Page 41 of CurVy 13
I did it for you.
Her perfectly pitched moan elevates to a mezzo-soprano whimper, and I’ll remember the music she made when we first kissed for the rest of my life.
I deepen the kiss, feeding my hands back through her hair. She matches me, lip tug for lip tug, lick for lick. My heart tics to explode in my chest.
“Why?” She cries into our kiss, her voice vibrating against my lips. “Why did you have to do this? It could’ve been okay.” Tears fall into our mouths. “I could have accepted you. And Donnie. And forgiven you. For all of this but now…”
What? I pull from our kiss, her words twisting.
“But now what?”
If the look in her eyes could beat my body to a bloody pulp with reality, it just did. Pools of disappointment and pain stare back at me.
What do they mean?
What do they mean, baby?
Am I an idiot? Was I wrong?
Like with Martha?
Was that—
Was that not what she wanted?
Like in her books?
Touch her and die?
“Didn’t you want me to do that, baby?”
Startled by my words, her eyes become discs, wide and full of fear or contempt or—I don’t know, dammit, I can’t read her.
She lowers her voice. “You think I want you to kill someone for me? To kill my boyfriend?”
Boyfriend… No. No.
I’m stepping backwards, shaking my head, as the space around me suddenly feels too small, pressing in on me.
‘Dirty boys don’t play piano.’
“Shut up!” I bark at her words.
Martha’s version of Mozart’s Piano Concerto No. 20 in D minor suddenly rams into my ears, drowning my thoughts. No. My cock gets painfully hard, leaking and throbbing with a frantic and angry heartbeat.
No. No. No. Fuck.
‘Are you in love with me, dirty boy?’
“Don’t do that,” our girl whispers, reaching me inside my memories.
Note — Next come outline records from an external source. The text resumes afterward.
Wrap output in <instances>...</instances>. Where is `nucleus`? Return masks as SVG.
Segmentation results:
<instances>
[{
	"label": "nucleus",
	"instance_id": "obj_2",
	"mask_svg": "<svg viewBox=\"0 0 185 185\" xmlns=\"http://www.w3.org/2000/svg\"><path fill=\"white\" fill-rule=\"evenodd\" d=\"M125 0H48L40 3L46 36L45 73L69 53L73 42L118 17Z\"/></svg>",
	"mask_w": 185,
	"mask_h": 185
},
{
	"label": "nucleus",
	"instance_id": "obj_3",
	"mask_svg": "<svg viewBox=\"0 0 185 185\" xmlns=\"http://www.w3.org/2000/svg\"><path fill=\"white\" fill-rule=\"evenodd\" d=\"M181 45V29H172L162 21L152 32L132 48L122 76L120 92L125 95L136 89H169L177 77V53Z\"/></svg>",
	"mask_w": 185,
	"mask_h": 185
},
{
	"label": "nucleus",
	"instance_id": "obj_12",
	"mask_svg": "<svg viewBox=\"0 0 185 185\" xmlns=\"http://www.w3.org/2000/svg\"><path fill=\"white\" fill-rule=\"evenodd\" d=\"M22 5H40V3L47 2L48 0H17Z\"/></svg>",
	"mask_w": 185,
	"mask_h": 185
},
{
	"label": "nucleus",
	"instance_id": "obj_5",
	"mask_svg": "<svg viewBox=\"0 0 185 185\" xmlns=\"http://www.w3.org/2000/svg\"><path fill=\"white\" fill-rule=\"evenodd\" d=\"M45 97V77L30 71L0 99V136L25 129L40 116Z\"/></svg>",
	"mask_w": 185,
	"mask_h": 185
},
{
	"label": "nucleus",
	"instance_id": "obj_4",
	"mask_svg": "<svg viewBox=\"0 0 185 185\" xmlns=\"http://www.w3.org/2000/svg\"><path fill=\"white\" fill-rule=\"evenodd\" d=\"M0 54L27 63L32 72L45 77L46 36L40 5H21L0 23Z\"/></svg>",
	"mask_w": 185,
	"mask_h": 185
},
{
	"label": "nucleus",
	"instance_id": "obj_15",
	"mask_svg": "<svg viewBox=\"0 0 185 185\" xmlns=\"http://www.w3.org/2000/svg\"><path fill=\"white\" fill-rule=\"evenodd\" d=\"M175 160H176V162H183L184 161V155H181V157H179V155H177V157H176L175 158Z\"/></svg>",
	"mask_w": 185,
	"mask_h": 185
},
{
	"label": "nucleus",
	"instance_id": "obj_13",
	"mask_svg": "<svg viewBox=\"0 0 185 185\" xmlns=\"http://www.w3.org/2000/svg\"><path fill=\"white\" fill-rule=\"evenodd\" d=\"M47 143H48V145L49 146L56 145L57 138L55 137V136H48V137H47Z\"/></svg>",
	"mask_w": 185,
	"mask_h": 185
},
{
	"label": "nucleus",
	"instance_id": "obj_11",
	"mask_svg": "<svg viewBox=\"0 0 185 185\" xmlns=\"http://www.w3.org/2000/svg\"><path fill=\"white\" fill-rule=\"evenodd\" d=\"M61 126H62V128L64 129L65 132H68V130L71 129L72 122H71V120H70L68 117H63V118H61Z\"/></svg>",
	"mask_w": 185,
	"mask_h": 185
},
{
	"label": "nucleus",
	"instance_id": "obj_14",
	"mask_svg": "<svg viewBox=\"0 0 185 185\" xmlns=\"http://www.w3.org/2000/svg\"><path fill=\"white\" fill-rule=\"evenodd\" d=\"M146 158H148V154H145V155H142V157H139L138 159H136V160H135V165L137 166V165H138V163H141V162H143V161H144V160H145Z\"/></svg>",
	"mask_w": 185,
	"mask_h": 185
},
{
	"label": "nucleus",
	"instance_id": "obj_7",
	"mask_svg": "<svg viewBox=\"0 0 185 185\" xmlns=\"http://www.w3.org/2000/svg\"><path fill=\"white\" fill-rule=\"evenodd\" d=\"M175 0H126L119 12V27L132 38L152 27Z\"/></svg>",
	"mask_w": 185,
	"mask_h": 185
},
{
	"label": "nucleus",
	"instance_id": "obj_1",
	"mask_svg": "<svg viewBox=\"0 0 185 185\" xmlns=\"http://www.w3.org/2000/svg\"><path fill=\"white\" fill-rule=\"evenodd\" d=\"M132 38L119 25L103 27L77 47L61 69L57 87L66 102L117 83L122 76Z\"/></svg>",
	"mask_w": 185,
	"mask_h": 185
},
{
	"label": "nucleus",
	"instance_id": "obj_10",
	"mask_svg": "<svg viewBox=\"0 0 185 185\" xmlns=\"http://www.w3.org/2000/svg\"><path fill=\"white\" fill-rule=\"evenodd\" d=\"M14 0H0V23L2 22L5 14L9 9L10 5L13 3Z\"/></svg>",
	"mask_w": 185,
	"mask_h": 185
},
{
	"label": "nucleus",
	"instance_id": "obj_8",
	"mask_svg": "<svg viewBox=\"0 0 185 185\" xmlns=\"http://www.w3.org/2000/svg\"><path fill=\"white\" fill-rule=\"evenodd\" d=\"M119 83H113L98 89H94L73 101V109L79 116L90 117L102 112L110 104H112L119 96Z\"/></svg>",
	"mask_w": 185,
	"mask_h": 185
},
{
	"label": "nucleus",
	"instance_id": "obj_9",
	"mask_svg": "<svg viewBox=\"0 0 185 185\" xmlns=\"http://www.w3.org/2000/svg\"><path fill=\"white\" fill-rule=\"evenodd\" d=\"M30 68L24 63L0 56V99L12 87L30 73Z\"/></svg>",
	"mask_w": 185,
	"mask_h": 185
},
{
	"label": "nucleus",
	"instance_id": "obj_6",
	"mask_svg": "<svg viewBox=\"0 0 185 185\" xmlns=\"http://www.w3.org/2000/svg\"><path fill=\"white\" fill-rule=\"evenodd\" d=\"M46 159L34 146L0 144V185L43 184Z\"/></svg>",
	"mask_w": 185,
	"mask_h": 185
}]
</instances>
Her terror-filled eyes lock on my hands.
I follow her gaze. I realise I’m in the kitchen holding a knife to my knuckles, pressing the blade in deep, feeling the slow trickle of blood as it leaves my pulsing veins.
My cock pounds with heat and hate; my zipper stretches as it tests it strength.
I’m staring at the blade, pretty and metallic, the crimson making a smooth line that shines and sparkles, when she touches my hand—the one holding the knife.
I don’t know when she stepped into the kitchen, but she’s coaxing it from me.